• **DIRECTIONS**:
[a] Retype the part of the writeslike.us scenarios from "Narrative: Alice is" to "Two article, D-Lib)".
[b] Translate this sentence from the writeslike.us scenarios into Spanish: "She is looking for a supervisor for her MSc level research in Information Science."
[c] Please list every scenario title given in the writeslike.us scenarios.

Active collaboration and a flexible approach to development in particular tend to optimise productivity, in that time spent coding also has a knowledge sharing component – and there is relatively little time spent becoming familiar with code before beginning to contribute.

Writeslike.us scenarios

Title: Looking for a supervisor for a research project
Author: Emma Tonkin and Debra Hiom

Narrative: Alice is a student at the University of Oxford. She is looking for a supervisor for her MSc level research in Information Science. She knows what sort of research area she wants to work in, and she has found several example papers of interest to her. She would like to be able to use those papers as a first step in looking for researchers working in that area who either work at her university, an affiliated institution or somewhere geographically local. She would like to get back a list of researchers, their institutional and departmental roles and their previous work and supervisory experience.

Title: Classifying events and forums by listed participants
Author: Em (adapted from Ana’s Tea For Two article, D-Lib)

Narrative: Jonathan is a researcher in evolutionary linguistics. He has become very interested in possible mathematical mechanisms for describing the nature, growth and adaption of language, as he has heard that others, such as Partha Nyogi, have done some very interesting work in this area. Unfortunately, Jonathan is not a mathematician and finds that some of the detail is hard to follow. He realises that what he really needs to do is either to go to the right sort of event or the right sort of online forum and find some people who might be interested in exploring links between his specialist area and their own. Both of these are difficult in their own ways. To go to the right sort of event would mean identifying what sort of event that would be, and he does not have enough money to go to very many. So he chooses to look up possible events and web forums, thinking that he can look through the participant lists for names that he recognises. This is greatly simplified by a system that uses information about the papers and authors that he considers most relevant; with this information it is able to parse through lists of participants in events or online communities in order to provide him with a rough classification of how relevant the group is likely to be to his ideas.

Title: Building a ‘dance card’ for an ISRC event
Author: Em

Narrative: One of the purposes of an ISRC (Information Sciences Research Council, a fictitious but plausible organisation) event is to encourage the serendipitous meeting. Rather than simply assuming that synchronicity at the coffee-table will carry the day, the ISRC decide to produce a ‘dance card’ that suggests several other individuals that you might like to meet. Whilst elements of the composition of this ‘dance card’ are resultant from program managers’ knowledge of the individual’s interests and character, the writeslike.us service can be used to quickly build some interesting (and at times amusing) meeting suggestions, based on the individuals’ papers and output, and/or on the names and ISRC-held descriptions of the projects on which the individuals work.

• **ENTRIES SUPPLIED**:

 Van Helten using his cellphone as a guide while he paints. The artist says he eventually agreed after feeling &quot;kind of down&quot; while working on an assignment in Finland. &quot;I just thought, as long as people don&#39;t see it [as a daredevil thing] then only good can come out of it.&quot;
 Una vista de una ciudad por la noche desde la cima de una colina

==

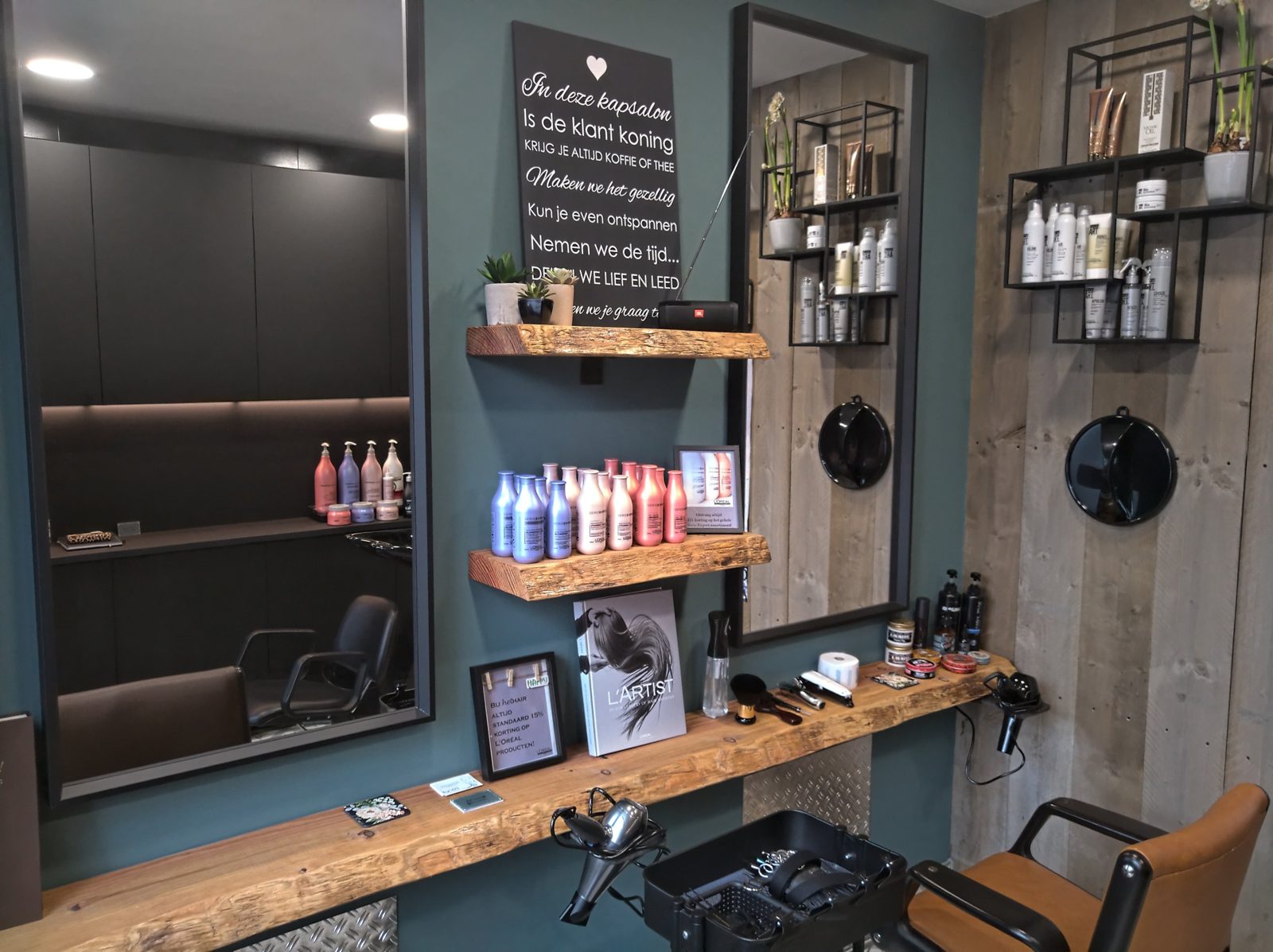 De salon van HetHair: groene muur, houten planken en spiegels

--

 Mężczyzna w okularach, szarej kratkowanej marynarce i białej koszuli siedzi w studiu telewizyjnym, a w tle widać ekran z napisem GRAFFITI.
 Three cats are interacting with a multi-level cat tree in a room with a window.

• **RESPONSES BY ITEM NUMBER**:
[a]
Narrative: Alice is a student at the University of Oxford. She is looking for a supervisor for her MSc level research in Information Science. She knows what sort of research area she wants to work in, and she has found several example papers of interest to her. She would like to be able to use those papers as a first step in looking for researchers working in that area who either work at her university, an affiliated institution or somewhere geographically local. She would like to get back a list of researchers, their institutional and departmental roles and their previous work and supervisory experience.

Title: Classifying events and forums by listed participants
Author: Em (adapted from Ana’s Tea For Two article, D-Lib)

[b] Está buscando un supervisor para su investigación de nivel de máster en Ciencias de la Información.

[c]
Looking for a supervisor for a research project
Classifying events and forums by listed participants
Building a ‘dance card’ for an ISRC event